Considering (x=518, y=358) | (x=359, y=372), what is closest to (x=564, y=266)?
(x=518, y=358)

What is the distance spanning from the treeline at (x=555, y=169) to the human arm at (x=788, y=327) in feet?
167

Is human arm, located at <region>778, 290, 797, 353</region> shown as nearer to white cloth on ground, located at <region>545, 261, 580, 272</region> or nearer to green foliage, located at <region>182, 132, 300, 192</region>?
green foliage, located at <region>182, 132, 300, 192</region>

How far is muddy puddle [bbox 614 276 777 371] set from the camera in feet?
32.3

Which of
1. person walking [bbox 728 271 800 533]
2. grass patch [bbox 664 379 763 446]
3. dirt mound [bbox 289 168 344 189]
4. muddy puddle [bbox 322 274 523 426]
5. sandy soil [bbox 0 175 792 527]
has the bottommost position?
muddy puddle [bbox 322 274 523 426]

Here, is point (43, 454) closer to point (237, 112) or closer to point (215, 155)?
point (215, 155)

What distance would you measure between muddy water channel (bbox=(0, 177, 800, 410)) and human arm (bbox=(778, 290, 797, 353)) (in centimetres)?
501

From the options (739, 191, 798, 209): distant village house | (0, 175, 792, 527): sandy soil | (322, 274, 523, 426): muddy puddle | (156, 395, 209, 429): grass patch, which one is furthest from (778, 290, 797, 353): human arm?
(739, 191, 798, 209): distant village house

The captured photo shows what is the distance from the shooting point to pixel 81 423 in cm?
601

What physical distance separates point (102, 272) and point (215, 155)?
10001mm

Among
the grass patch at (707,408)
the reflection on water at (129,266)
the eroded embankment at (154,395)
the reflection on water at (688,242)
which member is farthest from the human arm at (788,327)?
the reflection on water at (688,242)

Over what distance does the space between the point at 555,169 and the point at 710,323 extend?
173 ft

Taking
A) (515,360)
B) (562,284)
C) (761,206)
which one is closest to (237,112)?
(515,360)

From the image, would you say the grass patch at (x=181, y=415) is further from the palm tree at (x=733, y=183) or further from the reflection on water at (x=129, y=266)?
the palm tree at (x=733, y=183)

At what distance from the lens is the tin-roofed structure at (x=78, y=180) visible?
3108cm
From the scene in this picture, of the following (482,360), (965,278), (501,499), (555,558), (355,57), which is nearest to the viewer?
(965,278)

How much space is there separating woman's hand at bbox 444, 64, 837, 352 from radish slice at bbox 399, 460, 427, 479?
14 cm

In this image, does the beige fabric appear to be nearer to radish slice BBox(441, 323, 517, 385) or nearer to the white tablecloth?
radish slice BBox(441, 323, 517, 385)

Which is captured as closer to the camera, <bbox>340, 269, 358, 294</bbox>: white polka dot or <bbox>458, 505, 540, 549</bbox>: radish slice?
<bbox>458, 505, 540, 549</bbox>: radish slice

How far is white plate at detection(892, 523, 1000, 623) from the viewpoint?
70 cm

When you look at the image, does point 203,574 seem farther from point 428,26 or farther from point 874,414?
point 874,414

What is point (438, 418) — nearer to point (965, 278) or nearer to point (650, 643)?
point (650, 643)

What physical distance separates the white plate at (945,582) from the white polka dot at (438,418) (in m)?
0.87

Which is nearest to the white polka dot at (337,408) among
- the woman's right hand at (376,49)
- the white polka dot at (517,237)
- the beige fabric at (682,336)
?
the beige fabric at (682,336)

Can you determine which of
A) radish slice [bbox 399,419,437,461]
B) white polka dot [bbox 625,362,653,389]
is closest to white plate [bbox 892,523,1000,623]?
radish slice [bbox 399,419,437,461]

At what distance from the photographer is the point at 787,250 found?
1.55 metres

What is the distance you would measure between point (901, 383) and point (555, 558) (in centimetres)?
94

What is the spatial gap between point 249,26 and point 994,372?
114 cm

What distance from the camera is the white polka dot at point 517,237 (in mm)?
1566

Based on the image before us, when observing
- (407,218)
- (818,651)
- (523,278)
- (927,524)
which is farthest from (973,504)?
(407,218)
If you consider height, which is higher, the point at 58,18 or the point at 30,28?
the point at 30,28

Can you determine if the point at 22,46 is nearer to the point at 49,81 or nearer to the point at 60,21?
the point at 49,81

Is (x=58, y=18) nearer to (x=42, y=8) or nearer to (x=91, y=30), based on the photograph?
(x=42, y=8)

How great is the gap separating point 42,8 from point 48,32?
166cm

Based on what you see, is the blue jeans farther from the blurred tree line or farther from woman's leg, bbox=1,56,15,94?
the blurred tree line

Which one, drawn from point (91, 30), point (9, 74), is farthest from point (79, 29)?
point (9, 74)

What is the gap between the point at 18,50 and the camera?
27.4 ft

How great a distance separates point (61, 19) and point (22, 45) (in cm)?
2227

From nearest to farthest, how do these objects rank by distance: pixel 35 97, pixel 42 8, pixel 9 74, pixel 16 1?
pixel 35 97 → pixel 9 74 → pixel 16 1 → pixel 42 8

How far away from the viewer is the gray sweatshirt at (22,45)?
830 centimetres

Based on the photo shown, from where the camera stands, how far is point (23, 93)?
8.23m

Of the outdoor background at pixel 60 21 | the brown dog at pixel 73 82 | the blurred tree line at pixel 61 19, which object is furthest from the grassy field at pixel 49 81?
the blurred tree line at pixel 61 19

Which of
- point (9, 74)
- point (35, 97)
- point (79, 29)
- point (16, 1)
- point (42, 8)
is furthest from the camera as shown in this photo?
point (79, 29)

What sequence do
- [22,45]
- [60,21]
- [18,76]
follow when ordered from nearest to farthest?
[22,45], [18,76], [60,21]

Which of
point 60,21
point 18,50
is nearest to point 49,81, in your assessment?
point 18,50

Task to carry out
Your task is to print all of the records exactly.

Output for this exercise
Considering (x=518, y=358) | (x=359, y=372), what is closest to (x=564, y=266)?
(x=518, y=358)

What is the distance spanning from the treeline at (x=555, y=169) to the human arm at (x=788, y=327) in feet?
167

Is human arm, located at <region>778, 290, 797, 353</region> shown as nearer to white cloth on ground, located at <region>545, 261, 580, 272</region> or nearer to green foliage, located at <region>182, 132, 300, 192</region>?
green foliage, located at <region>182, 132, 300, 192</region>

How far is muddy puddle [bbox 614 276 777 371] set from the camera in feet?
32.3

Which of
1. person walking [bbox 728 271 800 533]
2. grass patch [bbox 664 379 763 446]
3. dirt mound [bbox 289 168 344 189]
4. muddy puddle [bbox 322 274 523 426]
5. sandy soil [bbox 0 175 792 527]
has the bottommost position?
muddy puddle [bbox 322 274 523 426]

Here, is point (43, 454) closer to point (237, 112) or closer to point (215, 155)?
point (215, 155)

What distance would you measure between muddy water channel (bbox=(0, 177, 800, 410)) and human arm (bbox=(778, 290, 797, 353)) (in centimetres)?
501

From the options (739, 191, 798, 209): distant village house | (0, 175, 792, 527): sandy soil | (322, 274, 523, 426): muddy puddle | (156, 395, 209, 429): grass patch, which one is furthest from (778, 290, 797, 353): human arm?
(739, 191, 798, 209): distant village house

The captured photo shows what is the distance from the shooting point to pixel 81 423 in cm?
601

What physical distance separates point (102, 272) and point (215, 155)?
10001mm

Among
the grass patch at (707,408)
the reflection on water at (129,266)
the eroded embankment at (154,395)
the reflection on water at (688,242)
which member is farthest from the human arm at (788,327)?
the reflection on water at (688,242)

Over what distance does the space between the point at 555,169 and the point at 710,323 extend?
173 ft

Taking
A) (515,360)
B) (562,284)
C) (761,206)
which one is closest to (237,112)?
(515,360)

From the image, would you say the grass patch at (x=181, y=415) is further from the palm tree at (x=733, y=183) or further from the reflection on water at (x=129, y=266)?
the palm tree at (x=733, y=183)

At what distance from the lens is the tin-roofed structure at (x=78, y=180) visible?
3108cm
From the scene in this picture, of the following (482,360), (965,278), (501,499), (555,558), (355,57), which is nearest to the viewer?
(965,278)

How much space is there separating woman's hand at bbox 444, 64, 837, 352 from radish slice at bbox 399, 460, 427, 479?
14 cm

In this image, does the beige fabric appear to be nearer to radish slice BBox(441, 323, 517, 385) or nearer to the white tablecloth?
radish slice BBox(441, 323, 517, 385)

Which is captured as closer to the camera, <bbox>340, 269, 358, 294</bbox>: white polka dot or <bbox>458, 505, 540, 549</bbox>: radish slice?
<bbox>458, 505, 540, 549</bbox>: radish slice

How far is white plate at detection(892, 523, 1000, 623) from the viewpoint?
70 cm

When you look at the image, does point 203,574 seem farther from point 428,26 or farther from point 874,414?
point 874,414

What is point (438, 418) — nearer to point (965, 278) or nearer to point (650, 643)?
point (650, 643)

What physical distance separates the white plate at (945,582) from the white polka dot at (438,418) (in m)?
0.87

Which is nearest to the white polka dot at (337,408) among
- the woman's right hand at (376,49)
- the white polka dot at (517,237)
- the beige fabric at (682,336)
?
the beige fabric at (682,336)

Can you determine which of
A) radish slice [bbox 399,419,437,461]
B) white polka dot [bbox 625,362,653,389]
is closest to white plate [bbox 892,523,1000,623]?
radish slice [bbox 399,419,437,461]

At what distance from the photographer is the point at 787,250 found?
1.55 metres

What is the distance you would measure between point (901, 383) and point (555, 558) (in centimetres)?
94

What is the spatial gap between point 249,26 and point 994,372?
114 cm

What distance from the camera is the white polka dot at point 517,237 (in mm)?
1566

Based on the image before us, when observing
- (407,218)
- (818,651)
- (523,278)
- (927,524)
which is farthest from (973,504)?
(407,218)
If you consider height, which is higher, the point at 58,18 or the point at 30,28?
the point at 30,28

Can you determine if the point at 22,46 is nearer to the point at 49,81 or nearer to the point at 60,21?
the point at 49,81

Is (x=58, y=18) nearer to (x=42, y=8) or nearer to (x=91, y=30), based on the photograph?
(x=42, y=8)

How great is the gap separating point 42,8 from point 48,32?
166cm

Based on what you see, is the blue jeans farther from the blurred tree line or farther from woman's leg, bbox=1,56,15,94?
the blurred tree line

Which one, drawn from point (91, 30), point (9, 74), is farthest from point (79, 29)?
point (9, 74)

What is the gap between the point at 18,50 and the camera?
27.4 ft

How great a distance separates point (61, 19) and point (22, 45) (in cm)?
2227

From nearest to farthest, how do these objects rank by distance: pixel 35 97, pixel 42 8, pixel 9 74, pixel 16 1?
pixel 35 97 → pixel 9 74 → pixel 16 1 → pixel 42 8

How far away from the viewer is the gray sweatshirt at (22,45)?
830 centimetres

Based on the photo shown, from where the camera stands, how far is point (23, 93)?
8.23m

Of the outdoor background at pixel 60 21 | the brown dog at pixel 73 82 | the blurred tree line at pixel 61 19, which object is furthest from the grassy field at pixel 49 81?
the blurred tree line at pixel 61 19

Which of
- point (9, 74)
- point (35, 97)
- point (79, 29)
- point (16, 1)
- point (42, 8)
is furthest from the camera as shown in this photo?
point (79, 29)

What sequence do
- [22,45]
- [60,21]
- [18,76]
follow when ordered from nearest to farthest?
[22,45], [18,76], [60,21]

Which of
point 60,21
point 18,50
is nearest to point 49,81, in your assessment?
point 18,50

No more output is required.